I dressed in my new summer trews and for good measure a loose work shirt that Rosalee had also sewn for me. There was something in the lovely cleanliness of the Irish cloth and the neat stitching that made me feel cleaner. Made me feel dapper, and my pride rose out of that. That there could be beauty in something so poor – fifty cents for seven yards.
I found Lige Magan in the yards hitching up the wagon with Tennyson.
‘Good morning to you,’ said Lige. ‘I sorry for making a fool of myself yesterday. Wedding bells indeed.’

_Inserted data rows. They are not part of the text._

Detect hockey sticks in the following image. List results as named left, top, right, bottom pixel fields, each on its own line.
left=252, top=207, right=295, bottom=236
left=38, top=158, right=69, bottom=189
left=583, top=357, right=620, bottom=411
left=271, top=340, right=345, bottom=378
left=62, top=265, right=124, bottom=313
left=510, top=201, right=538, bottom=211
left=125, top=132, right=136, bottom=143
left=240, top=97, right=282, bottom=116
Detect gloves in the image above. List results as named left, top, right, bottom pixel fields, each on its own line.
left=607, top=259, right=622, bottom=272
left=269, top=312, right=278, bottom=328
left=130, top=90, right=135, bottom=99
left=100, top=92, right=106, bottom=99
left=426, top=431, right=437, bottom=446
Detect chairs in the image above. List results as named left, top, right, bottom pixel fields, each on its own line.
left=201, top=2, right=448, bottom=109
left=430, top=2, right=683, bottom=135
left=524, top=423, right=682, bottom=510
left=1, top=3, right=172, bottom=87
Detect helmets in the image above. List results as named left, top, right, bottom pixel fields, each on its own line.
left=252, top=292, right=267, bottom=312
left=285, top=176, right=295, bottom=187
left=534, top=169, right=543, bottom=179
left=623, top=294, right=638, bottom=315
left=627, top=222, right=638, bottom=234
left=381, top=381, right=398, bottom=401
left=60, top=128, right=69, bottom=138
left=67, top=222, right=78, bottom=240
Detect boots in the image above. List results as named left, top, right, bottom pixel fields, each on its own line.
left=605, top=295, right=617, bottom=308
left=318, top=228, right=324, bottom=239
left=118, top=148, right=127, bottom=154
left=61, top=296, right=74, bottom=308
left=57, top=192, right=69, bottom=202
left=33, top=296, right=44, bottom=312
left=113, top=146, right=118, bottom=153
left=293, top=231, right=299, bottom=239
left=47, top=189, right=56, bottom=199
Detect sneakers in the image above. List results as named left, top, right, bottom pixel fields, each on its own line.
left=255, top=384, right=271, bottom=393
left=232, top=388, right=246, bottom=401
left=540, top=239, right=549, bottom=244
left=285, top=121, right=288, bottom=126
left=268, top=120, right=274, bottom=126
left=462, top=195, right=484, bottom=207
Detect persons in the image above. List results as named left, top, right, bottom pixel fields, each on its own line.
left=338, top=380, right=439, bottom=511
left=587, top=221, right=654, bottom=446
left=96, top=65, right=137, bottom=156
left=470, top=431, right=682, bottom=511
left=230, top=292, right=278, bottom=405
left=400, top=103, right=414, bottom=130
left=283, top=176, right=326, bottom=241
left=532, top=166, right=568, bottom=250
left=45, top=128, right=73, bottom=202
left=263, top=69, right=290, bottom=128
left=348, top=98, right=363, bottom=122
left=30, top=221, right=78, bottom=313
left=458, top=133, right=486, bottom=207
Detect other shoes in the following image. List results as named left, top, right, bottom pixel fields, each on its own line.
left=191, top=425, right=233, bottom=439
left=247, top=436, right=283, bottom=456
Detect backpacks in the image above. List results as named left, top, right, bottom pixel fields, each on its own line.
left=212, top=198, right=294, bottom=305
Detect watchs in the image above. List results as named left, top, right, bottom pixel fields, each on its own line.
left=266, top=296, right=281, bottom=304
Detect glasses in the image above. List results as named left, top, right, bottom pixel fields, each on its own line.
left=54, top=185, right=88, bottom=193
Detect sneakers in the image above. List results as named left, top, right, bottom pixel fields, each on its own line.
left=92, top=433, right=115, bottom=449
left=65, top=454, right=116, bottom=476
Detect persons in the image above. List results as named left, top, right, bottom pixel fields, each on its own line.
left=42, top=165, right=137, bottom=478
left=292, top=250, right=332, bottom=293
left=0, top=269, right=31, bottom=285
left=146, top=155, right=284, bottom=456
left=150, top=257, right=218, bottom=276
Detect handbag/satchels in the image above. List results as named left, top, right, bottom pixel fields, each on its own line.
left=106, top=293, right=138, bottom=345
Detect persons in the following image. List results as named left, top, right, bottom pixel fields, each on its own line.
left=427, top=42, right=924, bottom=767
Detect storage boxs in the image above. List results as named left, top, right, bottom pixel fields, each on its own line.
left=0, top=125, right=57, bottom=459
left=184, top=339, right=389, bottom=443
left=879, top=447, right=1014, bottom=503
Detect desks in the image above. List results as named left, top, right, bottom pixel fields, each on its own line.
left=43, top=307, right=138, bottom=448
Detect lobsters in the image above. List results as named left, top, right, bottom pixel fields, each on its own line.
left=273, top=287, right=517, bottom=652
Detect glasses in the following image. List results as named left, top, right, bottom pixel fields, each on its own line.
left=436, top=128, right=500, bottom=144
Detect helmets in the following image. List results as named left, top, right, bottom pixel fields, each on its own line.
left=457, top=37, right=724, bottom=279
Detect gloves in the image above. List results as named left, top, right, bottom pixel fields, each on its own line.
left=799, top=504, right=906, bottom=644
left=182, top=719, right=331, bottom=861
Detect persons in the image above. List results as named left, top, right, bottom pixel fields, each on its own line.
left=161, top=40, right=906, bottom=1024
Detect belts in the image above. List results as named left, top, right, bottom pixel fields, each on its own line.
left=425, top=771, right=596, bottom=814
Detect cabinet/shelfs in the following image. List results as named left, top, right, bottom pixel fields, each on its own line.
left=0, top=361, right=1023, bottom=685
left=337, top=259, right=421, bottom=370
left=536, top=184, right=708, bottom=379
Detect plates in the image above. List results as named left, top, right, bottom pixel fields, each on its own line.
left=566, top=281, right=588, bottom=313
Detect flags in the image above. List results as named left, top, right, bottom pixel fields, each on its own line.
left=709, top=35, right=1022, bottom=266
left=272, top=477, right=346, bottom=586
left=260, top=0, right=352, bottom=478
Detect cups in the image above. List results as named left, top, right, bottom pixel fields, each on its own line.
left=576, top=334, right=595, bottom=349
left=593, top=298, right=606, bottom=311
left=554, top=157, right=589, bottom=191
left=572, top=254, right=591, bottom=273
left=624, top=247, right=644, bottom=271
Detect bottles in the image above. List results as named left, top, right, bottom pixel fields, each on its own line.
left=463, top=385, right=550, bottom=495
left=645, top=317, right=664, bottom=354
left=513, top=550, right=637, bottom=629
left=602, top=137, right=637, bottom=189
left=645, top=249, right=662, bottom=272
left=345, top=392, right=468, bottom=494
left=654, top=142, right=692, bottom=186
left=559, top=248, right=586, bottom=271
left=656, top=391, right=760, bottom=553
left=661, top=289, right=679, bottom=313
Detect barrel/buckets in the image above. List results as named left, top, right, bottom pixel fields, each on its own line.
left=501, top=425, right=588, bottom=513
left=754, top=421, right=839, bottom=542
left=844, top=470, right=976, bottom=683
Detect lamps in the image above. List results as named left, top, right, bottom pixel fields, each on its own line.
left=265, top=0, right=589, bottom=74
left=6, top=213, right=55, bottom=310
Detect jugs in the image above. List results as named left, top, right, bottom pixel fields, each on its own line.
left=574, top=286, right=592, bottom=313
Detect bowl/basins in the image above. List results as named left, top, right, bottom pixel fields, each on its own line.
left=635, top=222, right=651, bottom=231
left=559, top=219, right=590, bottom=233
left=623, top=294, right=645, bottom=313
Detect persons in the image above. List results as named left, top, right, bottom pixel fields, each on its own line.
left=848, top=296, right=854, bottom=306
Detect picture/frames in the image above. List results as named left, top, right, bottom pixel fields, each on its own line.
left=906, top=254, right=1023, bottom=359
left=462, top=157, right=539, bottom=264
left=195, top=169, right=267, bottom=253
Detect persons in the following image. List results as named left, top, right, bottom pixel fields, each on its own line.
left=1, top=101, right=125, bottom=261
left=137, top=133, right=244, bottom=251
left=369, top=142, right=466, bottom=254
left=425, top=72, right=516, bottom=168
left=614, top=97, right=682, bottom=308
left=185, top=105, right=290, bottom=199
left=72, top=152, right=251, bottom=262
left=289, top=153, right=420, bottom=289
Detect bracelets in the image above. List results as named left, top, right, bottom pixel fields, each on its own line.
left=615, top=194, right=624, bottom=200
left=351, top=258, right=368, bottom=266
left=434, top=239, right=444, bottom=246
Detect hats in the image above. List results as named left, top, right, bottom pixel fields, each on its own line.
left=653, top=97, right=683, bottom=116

‘Where you fixing to go?’ I said.
‘Help our good friend the lawyer Briscoe – in his hour of need.’
‘You bring me along?’
‘You’ll come back black,’ he said, scanning over my new outfit.
‘That don’t make no odds,’ I said.
‘You go and fetch yourself a hat, I don’t want you raving in the sun.’
The hats lived on hooks in a tiny back room and as I went through the deep shadow of the cabin I had to pass Tennyson’s narrow quarters. I knew he was outside so I peeked in, like a thief. It was just an iron bed and a chair and a small table and what Rosalee called a ‘person’, which was three lengths of wood raised in a pyramid to hold your clothes. So that it seemed like Tennyson without Tennyson stood perpetually in the room. I never did ask him where he got the fifty dollars he must have paid for his rifle but looking at his possessions, or the lack of them, it did make me wonder. If you can own nothing, he owned it.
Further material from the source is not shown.